When one reads the scriptures, there is another word that is always coupled with patience and that word is FAITH. “Faith is not simply a patience that passively suffers until the storm is past. Rather, it is a spirit that bears things - with resignations, yes, but above all, with blazing, serene hope.” Corazon Aquino We must see that being patient is not suffering at all, but it is IN these moments of patience we are able to gain the necessary understanding one must gain to make a right decision. Benjamin Franklin said it this way, “He that can have patience can have what he will”. Many of us don’t have today what we truly had wanted yesterday because our impatience blinded us from seeing the bigger picture. There is wisdom in patience. As a marathon runner, when I commit to train for a marathon, I have learned to follow a training plan. Usually these plans range from sixteen to twenty week periods that outline a daily course of action. The training plan is designed to incrementally build my body up to endure the hardness of a full twenty-six mile run. The wisdom is IN the training plan. Why are there no long runs at the beginning of the plan? Because, wisdom says my body is not ready to endure such an undertaking. I have to trust the plan to this and this takes patience. After nine marathons, and one fifty mile ultra marathon, I have learned...if...IF...I trust the inherent wisdom of the plan, I will achieve the results I truly desire to achieve. But if I get restless, hasty, and impatient, well, to put it rather bluntly, I will fail.

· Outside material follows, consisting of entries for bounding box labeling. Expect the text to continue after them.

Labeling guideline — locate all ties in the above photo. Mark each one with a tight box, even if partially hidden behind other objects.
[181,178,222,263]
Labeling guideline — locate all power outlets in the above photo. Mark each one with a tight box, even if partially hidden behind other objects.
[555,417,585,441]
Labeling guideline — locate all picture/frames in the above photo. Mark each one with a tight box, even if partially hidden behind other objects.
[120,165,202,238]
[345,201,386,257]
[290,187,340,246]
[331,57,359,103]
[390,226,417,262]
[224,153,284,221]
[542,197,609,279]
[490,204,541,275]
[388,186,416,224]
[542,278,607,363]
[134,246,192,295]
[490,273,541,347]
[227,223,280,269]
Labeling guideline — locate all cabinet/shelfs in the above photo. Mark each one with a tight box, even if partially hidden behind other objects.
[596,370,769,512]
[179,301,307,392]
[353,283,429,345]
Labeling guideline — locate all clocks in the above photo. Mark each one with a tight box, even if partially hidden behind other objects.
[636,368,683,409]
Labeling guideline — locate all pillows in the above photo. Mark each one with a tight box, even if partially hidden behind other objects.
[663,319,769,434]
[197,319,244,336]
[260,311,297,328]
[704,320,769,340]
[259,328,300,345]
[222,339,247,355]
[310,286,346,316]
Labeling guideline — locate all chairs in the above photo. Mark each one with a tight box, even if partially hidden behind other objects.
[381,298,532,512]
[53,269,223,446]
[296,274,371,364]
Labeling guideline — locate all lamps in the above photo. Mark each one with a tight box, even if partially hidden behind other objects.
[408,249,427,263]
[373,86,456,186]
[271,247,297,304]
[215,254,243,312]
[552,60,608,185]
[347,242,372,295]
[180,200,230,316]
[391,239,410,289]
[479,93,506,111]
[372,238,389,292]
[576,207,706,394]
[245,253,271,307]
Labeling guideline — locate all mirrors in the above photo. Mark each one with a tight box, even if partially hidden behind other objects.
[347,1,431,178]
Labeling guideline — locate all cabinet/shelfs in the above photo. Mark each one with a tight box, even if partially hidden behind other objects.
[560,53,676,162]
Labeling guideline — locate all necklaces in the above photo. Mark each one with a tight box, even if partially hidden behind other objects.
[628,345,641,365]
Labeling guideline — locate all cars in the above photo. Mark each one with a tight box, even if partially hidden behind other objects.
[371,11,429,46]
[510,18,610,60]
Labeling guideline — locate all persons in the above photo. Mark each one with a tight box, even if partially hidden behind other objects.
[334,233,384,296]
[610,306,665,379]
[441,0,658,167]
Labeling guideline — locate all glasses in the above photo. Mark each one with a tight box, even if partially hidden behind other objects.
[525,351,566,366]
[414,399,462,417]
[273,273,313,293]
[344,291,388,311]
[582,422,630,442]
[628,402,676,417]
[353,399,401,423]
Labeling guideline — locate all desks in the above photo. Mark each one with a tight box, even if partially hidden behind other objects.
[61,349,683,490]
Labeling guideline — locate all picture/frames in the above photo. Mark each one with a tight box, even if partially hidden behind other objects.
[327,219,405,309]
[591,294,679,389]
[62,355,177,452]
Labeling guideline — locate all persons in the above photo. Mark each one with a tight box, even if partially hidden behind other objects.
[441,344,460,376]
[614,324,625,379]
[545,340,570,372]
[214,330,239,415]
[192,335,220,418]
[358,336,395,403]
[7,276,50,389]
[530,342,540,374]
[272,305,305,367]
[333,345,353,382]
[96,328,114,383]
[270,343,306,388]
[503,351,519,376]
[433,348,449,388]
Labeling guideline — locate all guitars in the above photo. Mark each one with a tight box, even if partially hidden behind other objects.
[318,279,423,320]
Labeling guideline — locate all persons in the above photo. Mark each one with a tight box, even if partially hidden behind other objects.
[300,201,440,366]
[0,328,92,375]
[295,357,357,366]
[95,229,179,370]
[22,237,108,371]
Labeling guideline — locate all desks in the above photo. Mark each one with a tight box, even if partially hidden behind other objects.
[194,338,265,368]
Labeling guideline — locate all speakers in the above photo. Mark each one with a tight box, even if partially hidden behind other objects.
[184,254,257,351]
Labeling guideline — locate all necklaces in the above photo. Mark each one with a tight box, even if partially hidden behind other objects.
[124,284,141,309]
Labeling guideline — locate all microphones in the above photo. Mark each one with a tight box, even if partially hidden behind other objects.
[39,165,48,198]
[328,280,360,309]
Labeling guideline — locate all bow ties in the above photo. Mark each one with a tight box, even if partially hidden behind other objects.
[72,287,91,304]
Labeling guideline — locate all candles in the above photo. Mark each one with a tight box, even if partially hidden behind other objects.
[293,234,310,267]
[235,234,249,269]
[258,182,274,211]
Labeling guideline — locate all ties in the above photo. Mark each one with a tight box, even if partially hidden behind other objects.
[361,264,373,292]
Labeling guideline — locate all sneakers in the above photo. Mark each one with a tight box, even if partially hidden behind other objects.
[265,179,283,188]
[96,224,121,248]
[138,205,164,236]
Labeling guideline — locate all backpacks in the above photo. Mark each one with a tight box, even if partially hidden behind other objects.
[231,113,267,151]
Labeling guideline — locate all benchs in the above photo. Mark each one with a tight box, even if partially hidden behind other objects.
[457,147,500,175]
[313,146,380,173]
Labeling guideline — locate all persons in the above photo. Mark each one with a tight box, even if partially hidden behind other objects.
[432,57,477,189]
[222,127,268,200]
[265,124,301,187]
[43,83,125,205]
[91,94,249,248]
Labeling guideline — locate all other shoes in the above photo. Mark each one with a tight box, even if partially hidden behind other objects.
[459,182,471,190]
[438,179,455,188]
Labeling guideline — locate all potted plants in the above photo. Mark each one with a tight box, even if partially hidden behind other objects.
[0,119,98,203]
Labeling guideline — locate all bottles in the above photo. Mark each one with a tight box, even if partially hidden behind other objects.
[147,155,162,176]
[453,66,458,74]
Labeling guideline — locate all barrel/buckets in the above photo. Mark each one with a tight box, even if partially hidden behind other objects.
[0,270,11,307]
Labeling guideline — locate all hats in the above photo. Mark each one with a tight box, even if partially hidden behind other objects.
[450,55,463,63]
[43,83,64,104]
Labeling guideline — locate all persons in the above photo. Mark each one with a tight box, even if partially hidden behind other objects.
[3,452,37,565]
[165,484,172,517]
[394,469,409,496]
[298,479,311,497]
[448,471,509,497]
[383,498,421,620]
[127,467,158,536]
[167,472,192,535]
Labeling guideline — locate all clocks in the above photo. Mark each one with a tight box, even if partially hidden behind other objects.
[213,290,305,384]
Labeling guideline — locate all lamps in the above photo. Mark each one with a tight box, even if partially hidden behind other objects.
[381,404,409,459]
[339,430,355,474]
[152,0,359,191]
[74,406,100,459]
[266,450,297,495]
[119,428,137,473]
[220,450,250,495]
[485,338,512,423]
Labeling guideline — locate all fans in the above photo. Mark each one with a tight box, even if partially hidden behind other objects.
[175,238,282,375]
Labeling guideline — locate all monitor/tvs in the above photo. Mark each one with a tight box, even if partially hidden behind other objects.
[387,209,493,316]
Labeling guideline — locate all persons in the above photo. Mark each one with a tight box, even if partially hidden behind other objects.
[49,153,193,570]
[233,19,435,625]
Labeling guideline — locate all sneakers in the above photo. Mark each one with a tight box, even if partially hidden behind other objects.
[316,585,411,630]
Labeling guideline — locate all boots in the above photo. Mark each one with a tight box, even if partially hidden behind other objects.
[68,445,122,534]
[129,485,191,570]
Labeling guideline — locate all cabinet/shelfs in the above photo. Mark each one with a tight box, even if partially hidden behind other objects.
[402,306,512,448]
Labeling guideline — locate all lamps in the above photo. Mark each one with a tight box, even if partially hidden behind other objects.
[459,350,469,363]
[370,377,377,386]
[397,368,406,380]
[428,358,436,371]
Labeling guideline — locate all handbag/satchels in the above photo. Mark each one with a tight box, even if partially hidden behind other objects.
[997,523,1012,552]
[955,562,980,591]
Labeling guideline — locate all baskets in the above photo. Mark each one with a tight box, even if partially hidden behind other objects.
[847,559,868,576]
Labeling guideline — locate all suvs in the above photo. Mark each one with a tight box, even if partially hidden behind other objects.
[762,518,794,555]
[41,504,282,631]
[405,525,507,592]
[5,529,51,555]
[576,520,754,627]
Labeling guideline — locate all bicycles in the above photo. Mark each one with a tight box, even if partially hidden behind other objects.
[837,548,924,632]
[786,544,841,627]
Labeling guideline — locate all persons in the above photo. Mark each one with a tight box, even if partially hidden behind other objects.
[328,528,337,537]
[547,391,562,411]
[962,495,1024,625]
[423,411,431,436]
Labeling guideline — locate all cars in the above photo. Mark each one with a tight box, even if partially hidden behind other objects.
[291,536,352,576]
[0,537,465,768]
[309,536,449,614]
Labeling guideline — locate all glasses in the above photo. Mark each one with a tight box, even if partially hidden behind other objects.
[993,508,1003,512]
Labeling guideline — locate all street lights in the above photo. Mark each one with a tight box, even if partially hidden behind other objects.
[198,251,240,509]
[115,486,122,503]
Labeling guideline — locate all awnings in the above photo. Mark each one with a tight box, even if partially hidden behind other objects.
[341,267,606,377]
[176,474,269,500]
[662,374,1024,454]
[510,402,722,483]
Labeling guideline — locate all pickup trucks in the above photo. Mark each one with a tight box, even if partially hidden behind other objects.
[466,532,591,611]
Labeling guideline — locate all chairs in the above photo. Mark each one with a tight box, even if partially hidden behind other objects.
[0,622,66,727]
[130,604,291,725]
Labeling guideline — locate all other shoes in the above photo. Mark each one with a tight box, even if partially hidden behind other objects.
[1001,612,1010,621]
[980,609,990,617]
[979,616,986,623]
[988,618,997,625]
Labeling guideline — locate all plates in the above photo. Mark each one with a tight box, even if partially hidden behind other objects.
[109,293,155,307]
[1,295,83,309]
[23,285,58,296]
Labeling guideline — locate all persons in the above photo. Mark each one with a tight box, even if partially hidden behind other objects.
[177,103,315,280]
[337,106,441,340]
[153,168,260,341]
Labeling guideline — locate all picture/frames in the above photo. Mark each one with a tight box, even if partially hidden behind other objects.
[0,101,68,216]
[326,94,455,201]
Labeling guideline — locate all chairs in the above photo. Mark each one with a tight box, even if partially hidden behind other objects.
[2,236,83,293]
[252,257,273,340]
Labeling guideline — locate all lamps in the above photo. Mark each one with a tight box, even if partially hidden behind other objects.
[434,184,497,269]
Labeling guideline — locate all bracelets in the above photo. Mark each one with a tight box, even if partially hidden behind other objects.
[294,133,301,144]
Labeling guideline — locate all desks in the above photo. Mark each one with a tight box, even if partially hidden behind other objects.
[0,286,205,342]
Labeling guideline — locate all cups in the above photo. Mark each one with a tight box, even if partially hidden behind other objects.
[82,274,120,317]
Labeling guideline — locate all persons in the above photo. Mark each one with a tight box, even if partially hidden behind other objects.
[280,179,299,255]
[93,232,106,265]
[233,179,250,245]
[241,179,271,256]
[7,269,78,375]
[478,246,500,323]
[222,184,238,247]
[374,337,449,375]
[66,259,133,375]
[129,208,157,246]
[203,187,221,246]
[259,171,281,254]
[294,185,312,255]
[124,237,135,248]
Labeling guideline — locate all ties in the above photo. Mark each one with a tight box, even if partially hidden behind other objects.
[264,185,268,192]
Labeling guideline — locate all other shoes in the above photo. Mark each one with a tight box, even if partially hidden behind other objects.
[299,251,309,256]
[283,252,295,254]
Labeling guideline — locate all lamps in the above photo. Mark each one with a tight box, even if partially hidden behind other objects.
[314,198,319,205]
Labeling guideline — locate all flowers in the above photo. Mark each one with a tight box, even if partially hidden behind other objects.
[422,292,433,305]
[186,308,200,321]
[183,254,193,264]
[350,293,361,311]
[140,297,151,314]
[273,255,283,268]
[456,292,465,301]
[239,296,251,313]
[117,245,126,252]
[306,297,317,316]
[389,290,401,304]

Saint Francis De Sales said, “Have patience with all things, but chiefly have patience with yourself. Do not lose courage in considering your own imperfections, but instantly set about remedying them - every day begin the task anew.” Today is a day to step back and take a good look at your life. Take a deep breath. Be honest. Scrutinize yourself and where you are right now. Why have things gone astray? Where is your happiness? Where are your dreams? Have you become hasty and stepped out of your life’s training plan? Has the rat race got you running on the wheel of impatience? Today is a new day...a new dawn. Its time to step out of the pace that the rat race has set, and run this race with the patience of your own pace...you know the pace...the pace you were meant to run so that you may obtain!